How will this work?

NCL Wide

These pages are under development,please bear with us while we finalise the content.

This service model is supported by the NCL Locally Commissioned Service (LCS) for primary care: please refer to the service specification for details

  1. Patients will be initiated on GnRH analogue injections in secondary care: this will be the NCL preferred choice, triptorelin, where clinically suitable. The clinical specialist team will ensure that a discussion has taken place with the patient to explain that when their treatment is stable their ongoing injections will be prescribed and administered by primary care.The clinical management, follow up and ongoing monitoring will remain the responsibility of secondary care and any review or follow up appointments will continue to take place in secondary care as clinically required. Blood tests/PSA monitoring remain the responsibility of secondary care and arrangements will be confirmed by the specialist team.   
  2. At the point where the responsibility for prescribing and administering of these injections is transferred to primary care, the secondary care clinician will produce a treatment summary, which will be sent to both patient and GP.  This will describe the required treatment regimen, red flag symptoms and any other relevant clinical information, including the NCL Fact Sheet for GnRH analogues for prostate cancer.  If not already included in the treatment summary, the patient (and GP) will also receive a clinic letter which will detail the date of the first injection and when the second injection is due (approximately three months later
  3. Patients will be managed on the basis of their individual treatment plans as drawn up by secondary care. Practices will be expected to follow these plans unless there has been discussion and agreement with their consultant oncologist to modify them.

Work request: List each thing that the page on GnRH analogue injections says the secondary care clinician's treatment summary will describe.

Records provided:
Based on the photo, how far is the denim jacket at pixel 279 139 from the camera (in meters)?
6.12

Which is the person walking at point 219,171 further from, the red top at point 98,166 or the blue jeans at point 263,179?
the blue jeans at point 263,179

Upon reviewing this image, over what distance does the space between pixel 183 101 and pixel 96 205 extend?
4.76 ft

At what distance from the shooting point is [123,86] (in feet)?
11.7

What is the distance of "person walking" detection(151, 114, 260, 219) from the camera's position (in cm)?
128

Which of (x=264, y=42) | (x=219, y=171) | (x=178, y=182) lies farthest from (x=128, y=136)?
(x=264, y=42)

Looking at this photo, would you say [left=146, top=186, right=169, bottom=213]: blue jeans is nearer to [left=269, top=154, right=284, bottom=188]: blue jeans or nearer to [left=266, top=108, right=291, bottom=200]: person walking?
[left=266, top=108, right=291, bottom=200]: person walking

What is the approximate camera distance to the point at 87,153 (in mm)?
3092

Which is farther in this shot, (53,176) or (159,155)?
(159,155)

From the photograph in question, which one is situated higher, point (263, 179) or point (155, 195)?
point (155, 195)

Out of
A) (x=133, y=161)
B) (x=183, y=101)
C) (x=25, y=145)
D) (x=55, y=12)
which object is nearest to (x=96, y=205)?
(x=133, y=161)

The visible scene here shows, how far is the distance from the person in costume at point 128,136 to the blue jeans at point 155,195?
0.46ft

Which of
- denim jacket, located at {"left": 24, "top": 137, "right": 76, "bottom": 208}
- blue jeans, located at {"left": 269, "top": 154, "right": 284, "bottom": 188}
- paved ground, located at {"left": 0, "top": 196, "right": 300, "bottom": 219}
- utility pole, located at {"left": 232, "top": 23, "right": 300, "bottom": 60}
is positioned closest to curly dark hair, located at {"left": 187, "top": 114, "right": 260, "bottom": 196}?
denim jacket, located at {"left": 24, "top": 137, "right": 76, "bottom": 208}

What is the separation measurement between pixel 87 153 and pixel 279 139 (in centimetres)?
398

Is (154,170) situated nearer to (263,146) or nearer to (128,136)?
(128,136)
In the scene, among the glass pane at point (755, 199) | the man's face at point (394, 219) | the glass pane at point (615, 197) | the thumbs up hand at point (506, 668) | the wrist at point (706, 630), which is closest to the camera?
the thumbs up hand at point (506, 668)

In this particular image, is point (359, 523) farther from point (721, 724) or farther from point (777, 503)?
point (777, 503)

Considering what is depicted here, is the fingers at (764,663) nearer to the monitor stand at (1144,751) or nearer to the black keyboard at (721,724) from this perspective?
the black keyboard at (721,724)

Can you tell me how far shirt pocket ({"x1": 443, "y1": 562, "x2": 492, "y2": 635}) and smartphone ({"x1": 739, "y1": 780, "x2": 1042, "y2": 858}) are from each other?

Your solution:
- The required treatment regimen
- Red flag symptoms
- Any other relevant clinical information, including the NCL Fact Sheet for GnRH analogues for prostate cancer